Interpretability - Tabular SHAP explainer

Use Kernel SHAP (SHapley Additive exPlanations) to explain a tabular classification model. Kernel SHAP is a model-agnostic method that estimates the contribution of each feature to a model's prediction. You train a logistic regression model on the Adult Census Income dataset and then use the SynapseML TabularSHAP transformer to compute feature-level explanations.

Prerequisites

Get a Microsoft Fabric subscription. Or, sign up for a free Microsoft Fabric trial.
Sign in to Microsoft Fabric.
Switch to Fabric by using the experience switcher on the lower-left side of your home page.

Create a new notebook in your workspace and attach it to a lakehouse. For more information, see Create a notebook.

SynapseML, PySpark, pandas, and plotly are preinstalled in Fabric notebook environments. No extra package installation is required.

Import packages and define helper UDFs

In your Fabric notebook, paste the following code into a cell and run it. This step imports the required libraries and defines two user-defined functions (UDFs) for extracting vector elements later.

import pyspark
from synapse.ml.explainers import TabularSHAP
from pyspark.ml import Pipeline
from pyspark.ml.classification import LogisticRegression
from pyspark.ml.feature import StringIndexer, OneHotEncoder, VectorAssembler
from pyspark.sql.types import FloatType, ArrayType
from pyspark.sql.functions import col, lit, rand, broadcast, udf
import pandas as pd

vec_access = udf(lambda v, i: float(v[i]), FloatType())
vec2array = udf(lambda vec: vec.toArray().tolist(), ArrayType(FloatType()))

Verify: Run the following code in a new cell. You should see the output TabularSHAP imported successfully.

print("TabularSHAP imported successfully")
print(f"PySpark version: {pyspark.__version__}")

Load data and train a classification model

Load the Adult Census Income dataset from Azure Blob Storage, index the target label, and train a logistic regression pipeline.

df = spark.read.parquet(
    "wasbs://publicwasb@mmlspark.blob.core.windows.net/AdultCensusIncome.parquet"
)

labelIndexer = StringIndexer(
    inputCol="income", outputCol="label", stringOrderType="alphabetAsc"
).fit(df)
print("Label index assignment: " + str(set(zip(labelIndexer.labels, [0, 1]))))
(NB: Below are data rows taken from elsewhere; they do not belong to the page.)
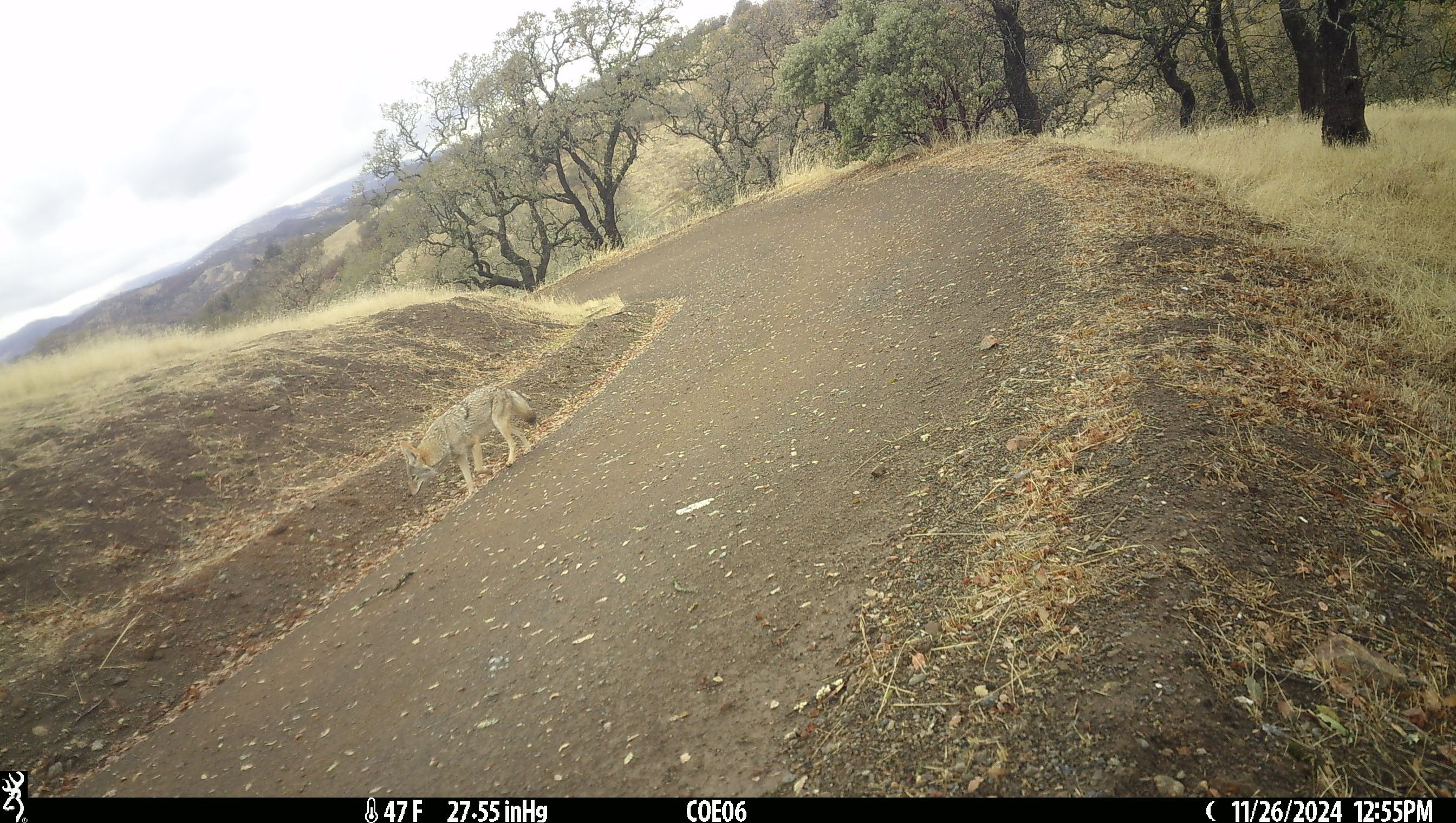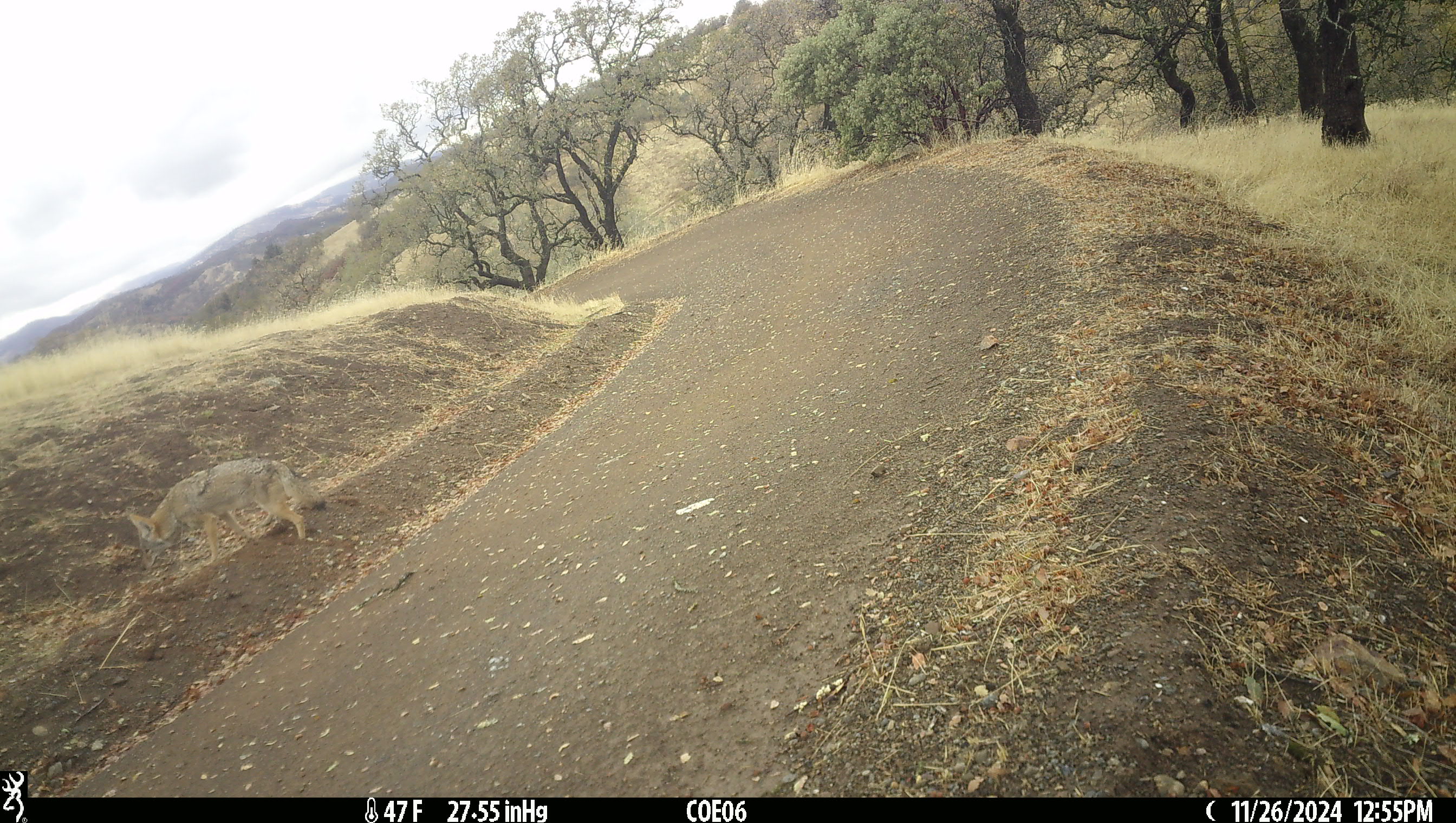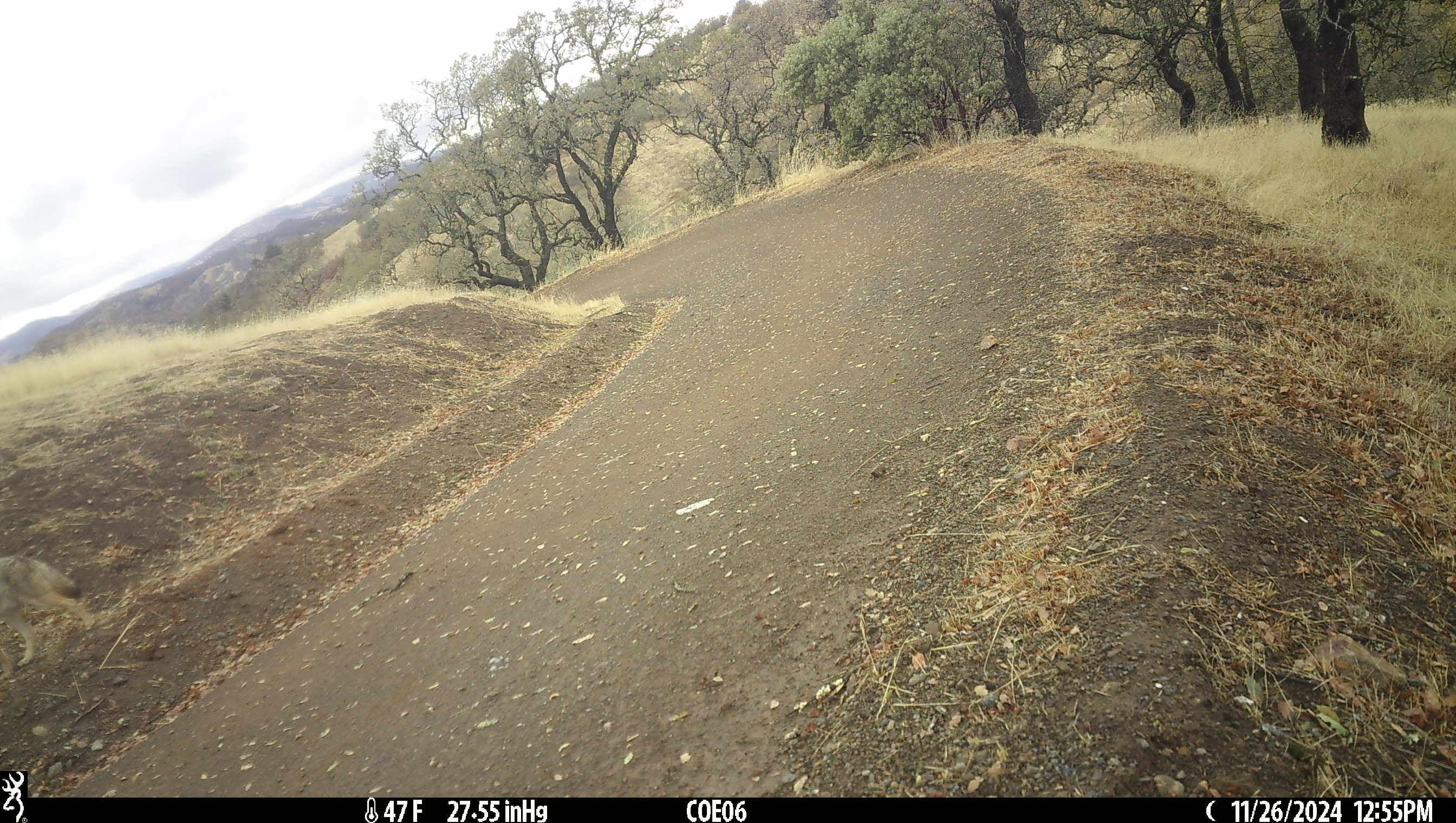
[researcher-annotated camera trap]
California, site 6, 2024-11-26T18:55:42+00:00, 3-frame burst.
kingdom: Animalia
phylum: Chordata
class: Mammalia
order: Carnivora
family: Canidae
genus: Canis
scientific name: Canis latrans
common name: coyote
training = labelIndexer.transform(df).cache()

categorical_features = [
    "workclass",
    "education",
    "marital-status",
    "occupation",
    "relationship",
    "race",
    "sex",
    "native-country",
]
categorical_features_idx = [feat + "_idx" for feat in categorical_features]
categorical_features_enc = [feat + "_enc" for feat in categorical_features]
numeric_features = [
    "age",
    "education-num",
    "capital-gain",
    "capital-loss",
    "hours-per-week",
]

strIndexer = StringIndexer(
    inputCols=categorical_features, outputCols=categorical_features_idx
)
onehotEnc = OneHotEncoder(
    inputCols=categorical_features_idx, outputCols=categorical_features_enc
)
vectAssem = VectorAssembler(
    inputCols=categorical_features_enc + numeric_features, outputCol="features"
)
lr = LogisticRegression(featuresCol="features", labelCol="label", weightCol="fnlwgt")
pipeline = Pipeline(stages=[strIndexer, onehotEnc, vectAssem, lr])
model = pipeline.fit(training)

Verify: Run the following cell. You should see row counts for training data and confirmation of pipeline stages.
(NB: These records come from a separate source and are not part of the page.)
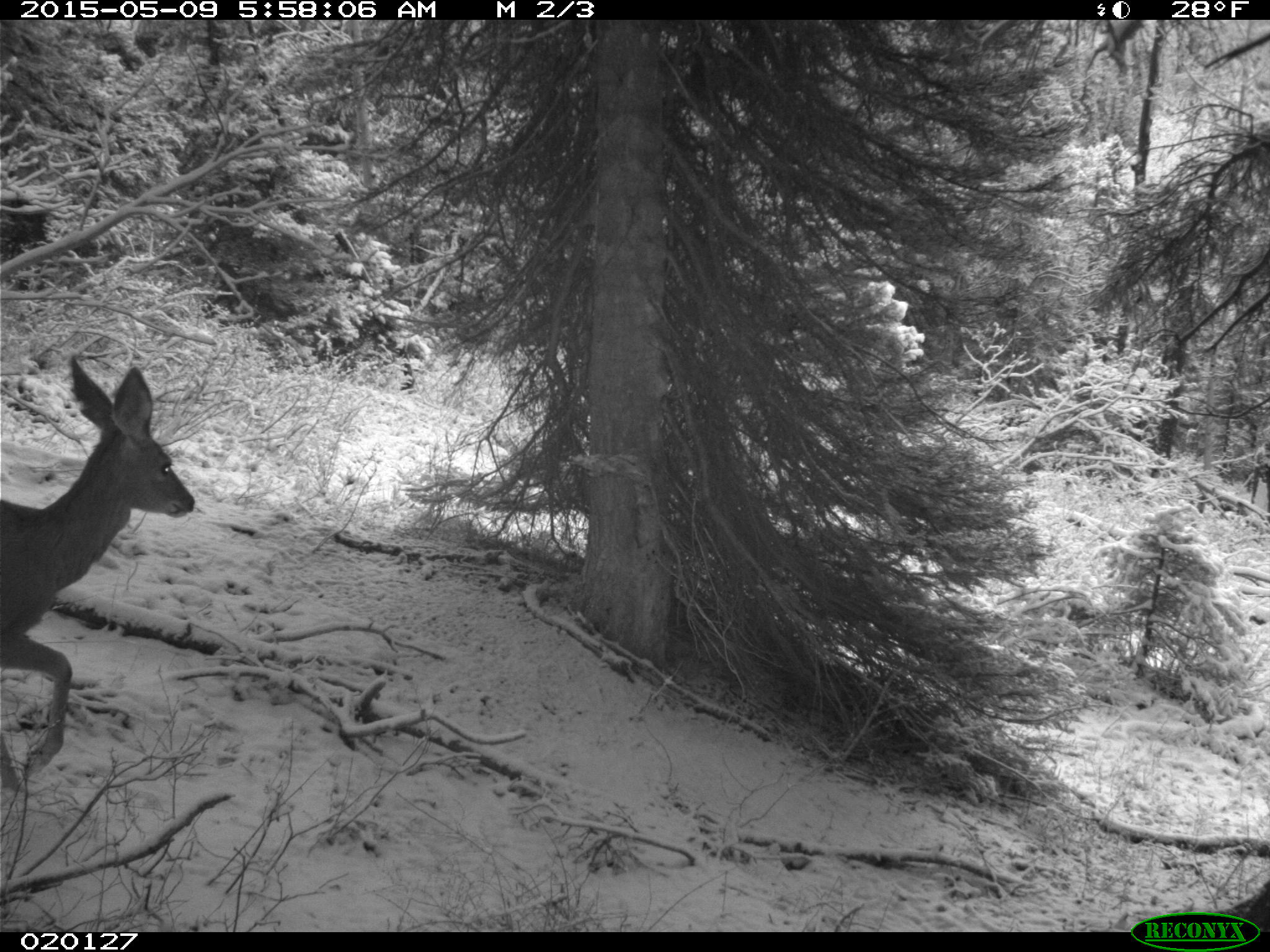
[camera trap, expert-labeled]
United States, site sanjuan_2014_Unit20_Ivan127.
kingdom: Animalia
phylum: Chordata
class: Mammalia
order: Artiodactyla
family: Cervidae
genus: Odocoileus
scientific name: Odocoileus hemionus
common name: mule deer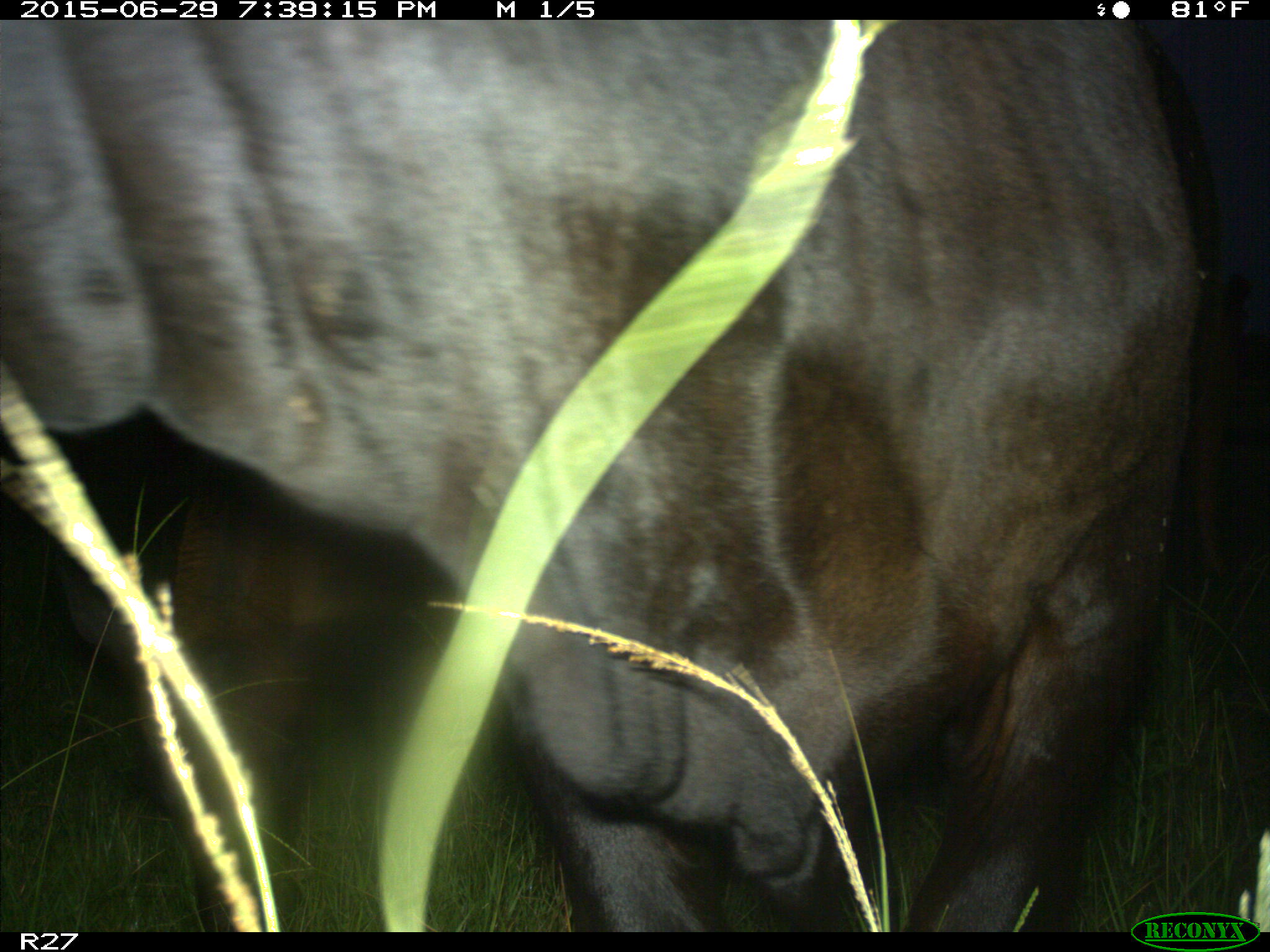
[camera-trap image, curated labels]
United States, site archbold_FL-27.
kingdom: Animalia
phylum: Chordata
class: Mammalia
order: Artiodactyla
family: Bovidae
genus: Bos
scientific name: Bos taurus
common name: domestic cow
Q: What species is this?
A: Bos taurus (domestic cow).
print(f"Training rows: {training.count()}")
print(f"Pipeline stages: {[type(s).__name__ for s in model.stages]}")
assert training.count() > 30000, "Dataset should contain over 30,000 rows"
print("Model trained successfully")

# Expected output:
#Training rows: 32561
#Pipeline stages: ['StringIndexerModel', 'OneHotEncoderModel', #'VectorAssembler', 'LogisticRegressionModel']
#Model trained successfully

Select observations to explain

Randomly select five observations from the scored training data. These observations are the instances for which you generate SHAP explanations.

explain_instances = (
    model.transform(training).orderBy(rand()).limit(5).repartition(200).cache()
)
display(explain_instances)

Verify: Confirm the sample size.

count = explain_instances.count()
print(f"Explain instances: {count}")
assert count == 5, f"Expected 5 rows, got {count}"
print("Sample selected successfully")

Configure and run TabularSHAP

Create a TabularSHAP explainer and apply it to the selected observations. The key parameters are:

Parameter	Description
`inputCols`	Feature columns the model uses for prediction.
`outputCol`	Name of the column that contains SHAP output values.
`numSamples`	Number of perturbation samples for Kernel SHAP estimation. Higher values are more accurate but slower.
`model`	The trained pipeline model to explain.
`targetCol`	The model output column to explain. In this example, the column is `probability`.
`targetClasses`	Class indices to explain. `[1]` explains class 1 probability only. Use `[0, 1]` to explain both classes.
`backgroundData`	A sample of training data used as the reference distribution for integrating out features.

shap = TabularSHAP(
    inputCols=categorical_features + numeric_features,
    outputCol="shapValues",
    numSamples=5000,
    model=model,
    targetCol="probability",
    targetClasses=[1],
    backgroundData=broadcast(training.orderBy(rand()).limit(100).cache()),
)

shap_df = shap.transform(explain_instances)

Note

This step can take several minutes depending on numSamples and cluster size. With numSamples=5000 and five observations, expect 3-10 minutes on a default Fabric Spark cluster.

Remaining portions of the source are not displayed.